Government // Mobile & Wireless
Commentary
10/13/2011
04:44 PM
Connect Directly
LinkedIn
Twitter
RSS
E-Mail
50%
50%

RIM Outage Explanation Leaves Big Questions

RIM did more dancing around the issues than frank sharing as it tried to explain the BlackBerry outage--leaving CIOs to speculate. And goodwill's running short.

After an almost four-day outage of RIM's Blackberry service, RIM's co-CEOs gave a status update Thursday morning. Mike Lazaridis delivered what appeared to be a prepared statement, followed by questions, largely from the media. The way that RIM reacted to the outage will likely shape the company's fortunes for the foreseeable future. And on the key question, the future health of RIM's network and its ability to scale, too many questions went unanswered.

Lazaridis started out with an apology and something of a promise. "You expect better of us, I expect better of us," he said. "We are, and will take every action feasibly, to minimize the risk of this happening again."

Apparently, one switch's failure with a bonked-up backup system had such a tremendous "ripple effect" that it caused a world-wide outage for days.

The question that many CIOs and CTOs are asking is, if architecture is planned out right, and testing occurred on a reasonably diligent basis, how exactly could that happen?

[ For more analysis, see BlackBerry Service Outage Spells RIM Doom. ]

Lazaridis says that "root cause analysis" is still ongoing.

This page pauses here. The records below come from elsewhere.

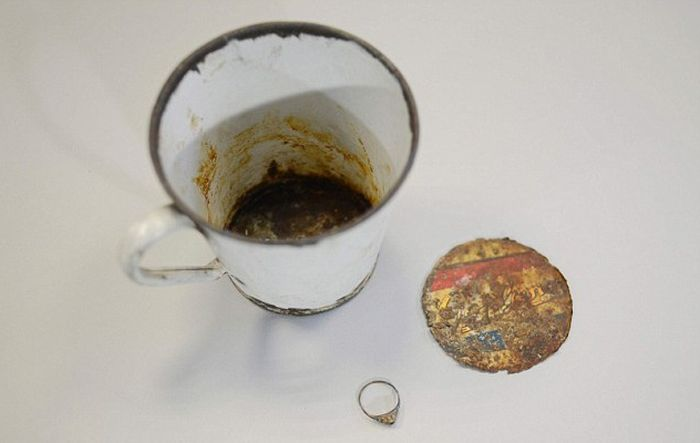 Hidden Treasure Discovered In A Mug At The Auschwitz Museum (7 pics)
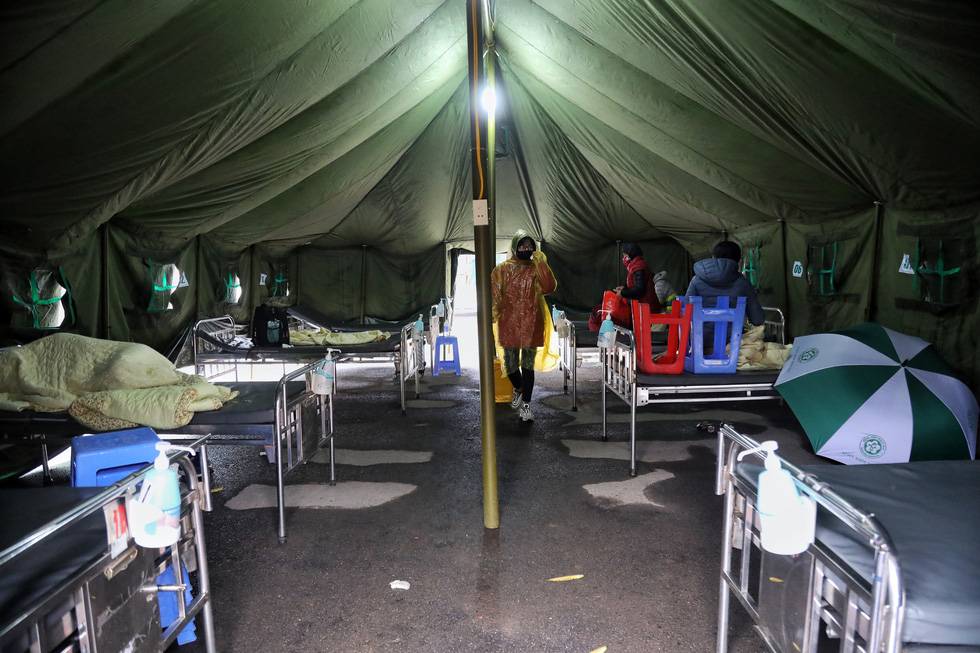Bên trong khu bệnh viện dã chiến Bạch Mai chỉ làm trong 4 tiếng - Ảnh 2.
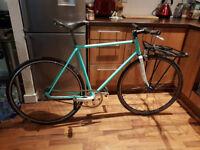 Lovely vintage single speed bike including front rack!
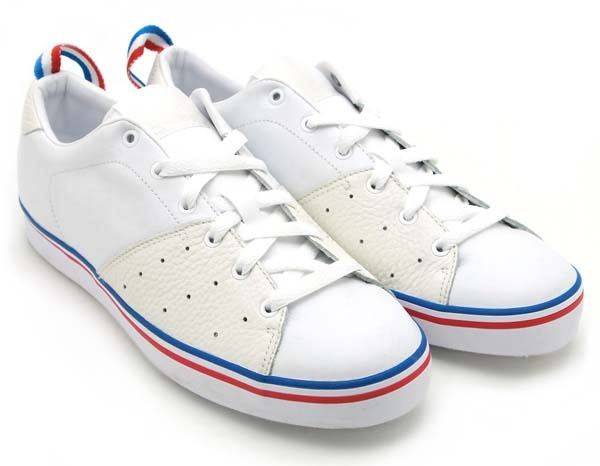 online store e7f3b 6ffec adidas court savvy low
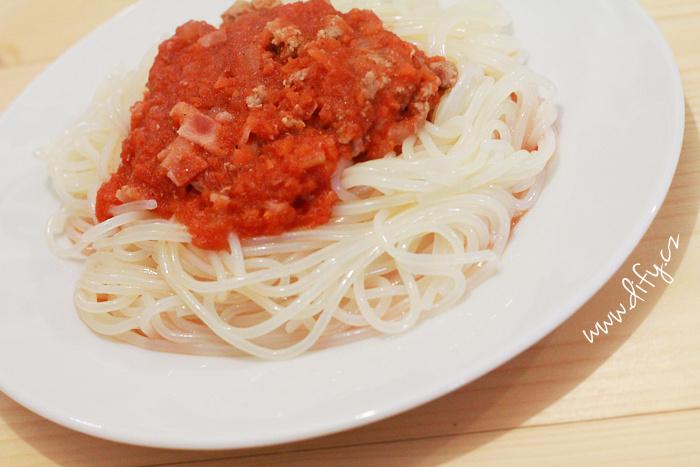 Boloňské ragú s bezlepkovými špagetami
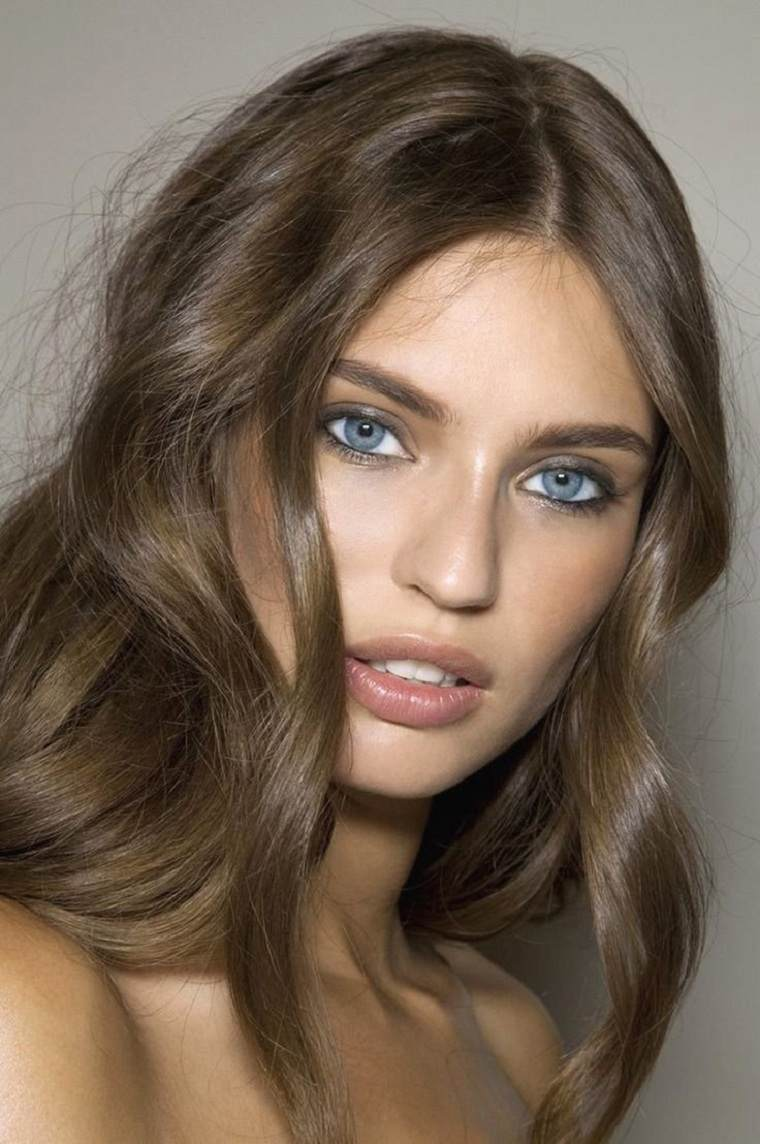 cabello-castano-natural-opciones-originales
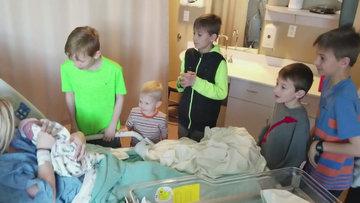 5 erkek kardeşin yeni doğan kız kardeşleriyle karşılaşma anları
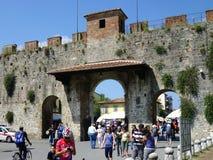 Vieux murs de ville, Pise, Italie photo stock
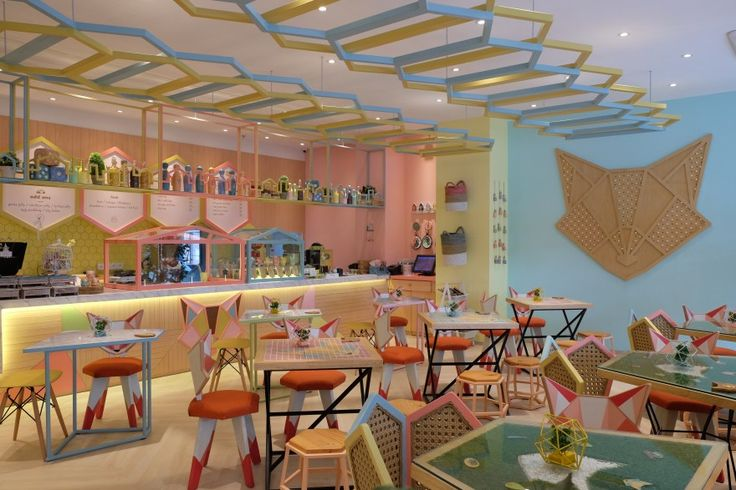 Kyouchii is a brand new Japanese-inspired dessert café locateded in Makassar, Indonesia, with interiors designed by IOOR STUDIO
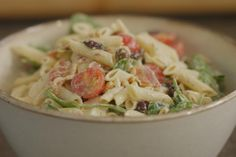Italy on a plate! Easy to make, easy to eat! Easy Pasta Salad Recipe, Easy Salad Recipes, Healthy Recipes, Vegan Peanut Sauce, Healthy Sour Cream, Work Meals, Orzo, Pasta Dishes, My Favorite Food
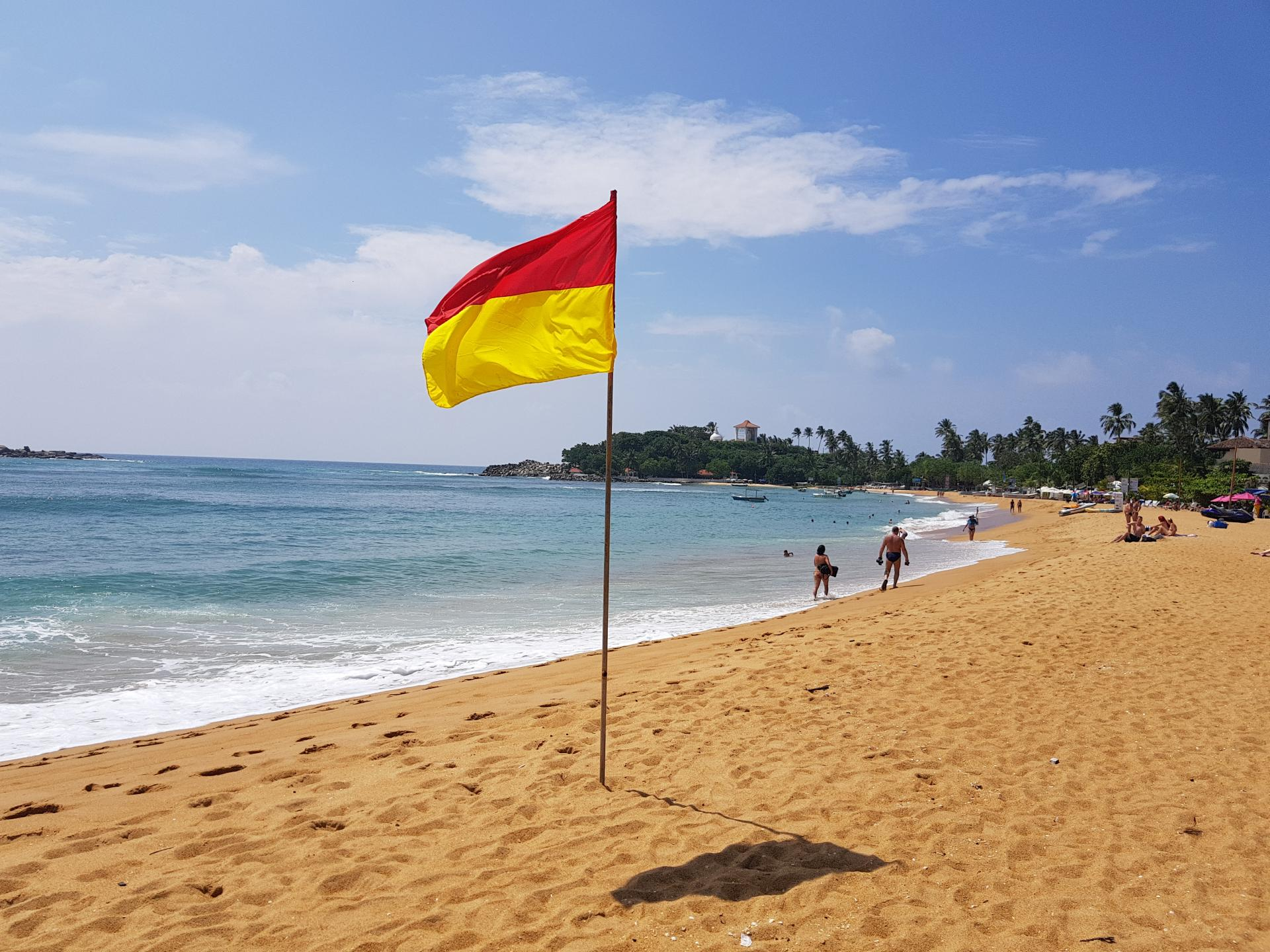 Флаг на пляже Унаватуна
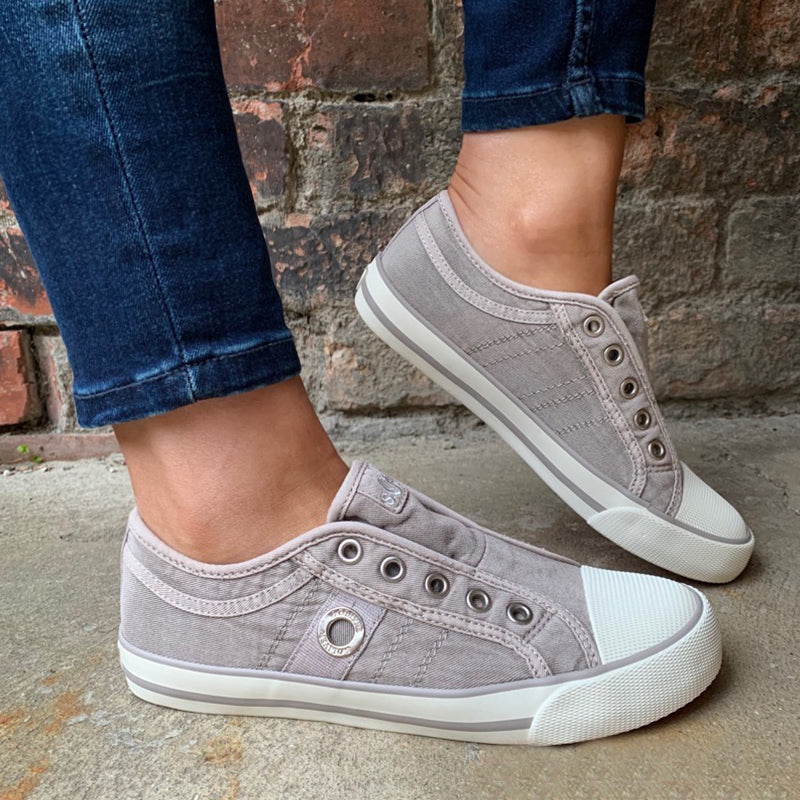 Pi Clue All Season Daily Flat Heel Sneakers
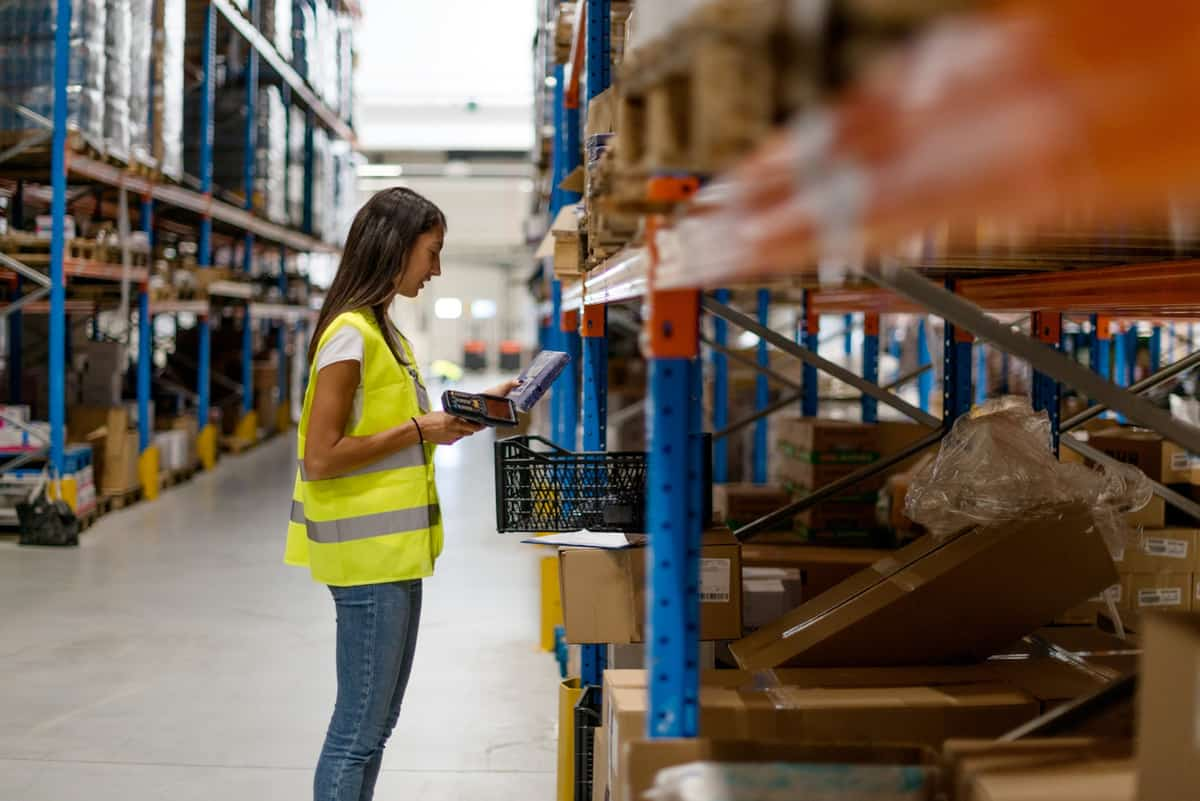 4 Tips to Manage Inventory in a Seasonal Business featured image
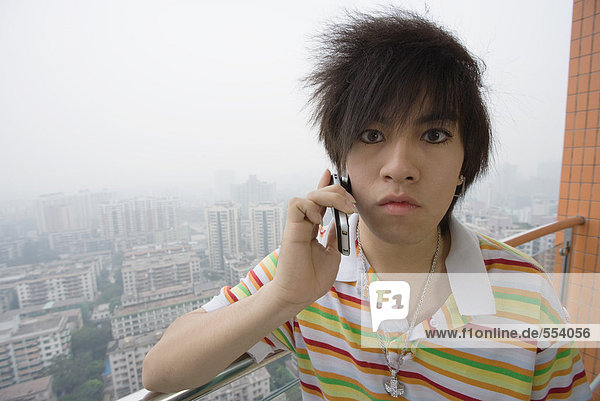 Junger Mann mit Handy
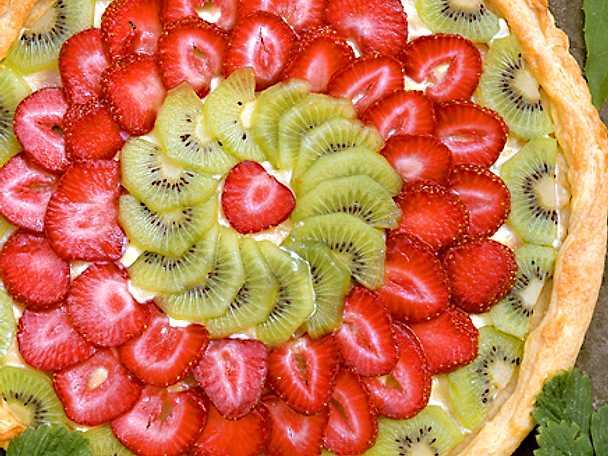 Paj med jordgubbar och kiwi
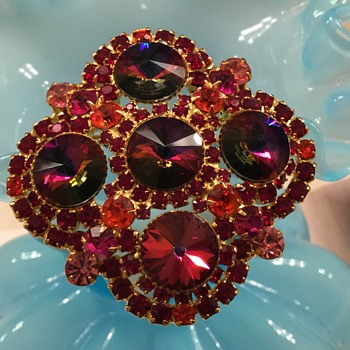 D & E VOLCANO RED RIVOLI BROOCH... I'm sure Phil :) - Costume Jewelry
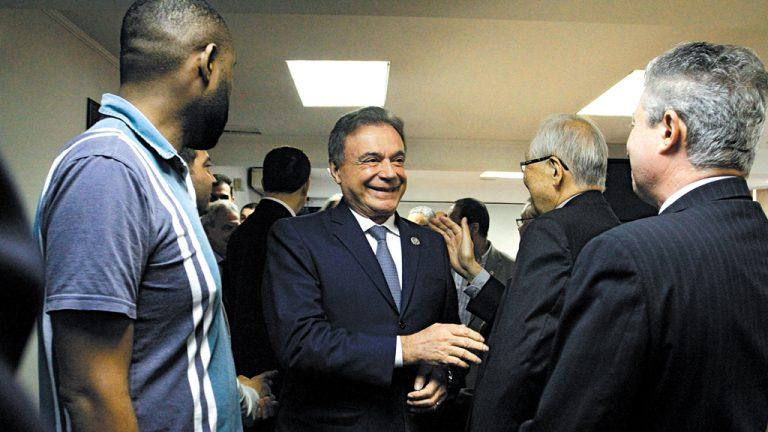 DIRETO DA 25 DE MARÇO  Alvaro Dias   se reúne com   comerciantes   paulistas na   Associação Comercial   de São Paulo
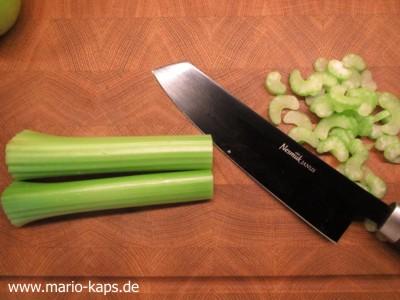 Green Gazpacho - Stangensellerie scheiden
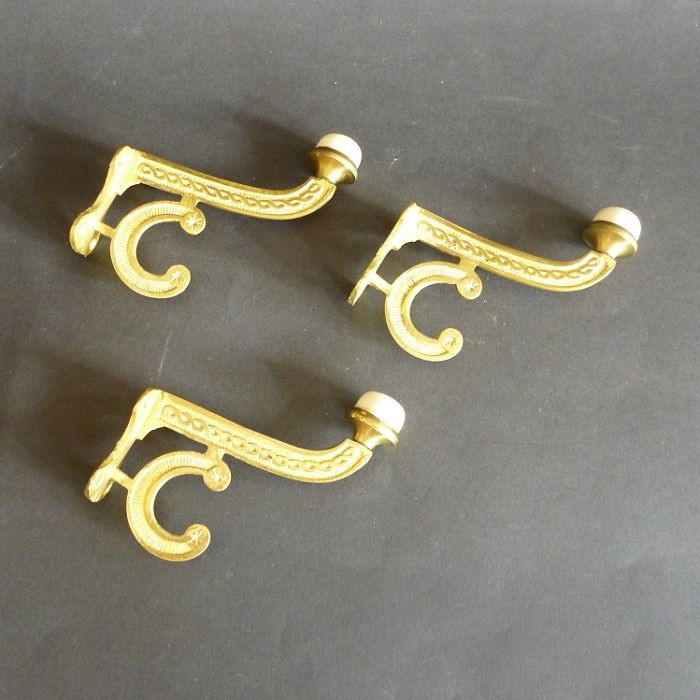 Set of 3 Victorian gilt-brass Single Hooks (2426)
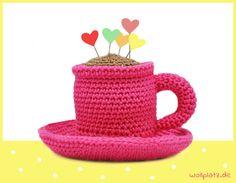 Tasse mit Untertasse häkeln? Gratis Häkelanleitung zu einem süßen Kaffee-Set finden Sie hier auf unserem Blog! Häkeln Sie einfach mit!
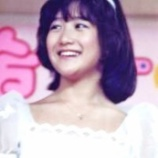 『岡田有希子さんの飛び降り自殺からもうすぐ34年「同期の荻野目洋子さんは今も墓参りを続けている」』の画像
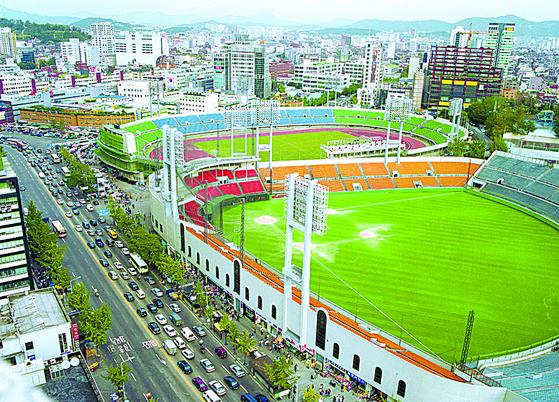 Dongdaemun Stadium in 1997 by Lim Chung-eui. [LIM CHUNG-EUI]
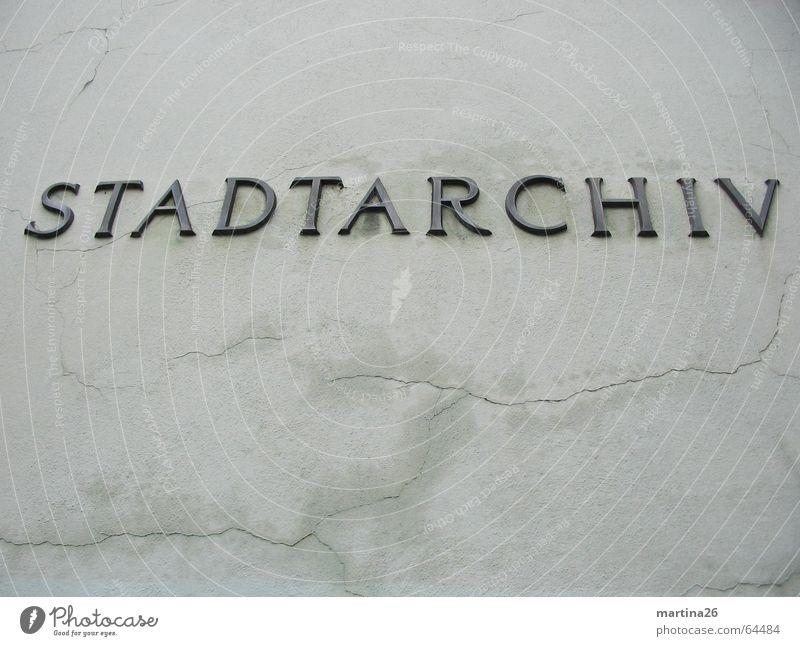 Stadtarchiv alt Wand grau Mauer Schilder & Markierungen trist Schriftzeichen Buchstaben Dorf Verfall Vergangenheit Langeweile Typographie Sammlung Wort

In his words: "A dual, redundant, high-capacity core switch designed to protect the core infrastructure failed." This apparently caused outages and delays in Europe, the Middle East, Africa, India, Brazil, Chile, and Argentina. "This caused a cascade failure in our system. There was a backup switch, but the backup did not function as intended and this led to a backlog of data in the system. The failure in Europe in turn overloaded systems elsewhere. When we restarted the system based in Europe, the queue processing took longer than expected."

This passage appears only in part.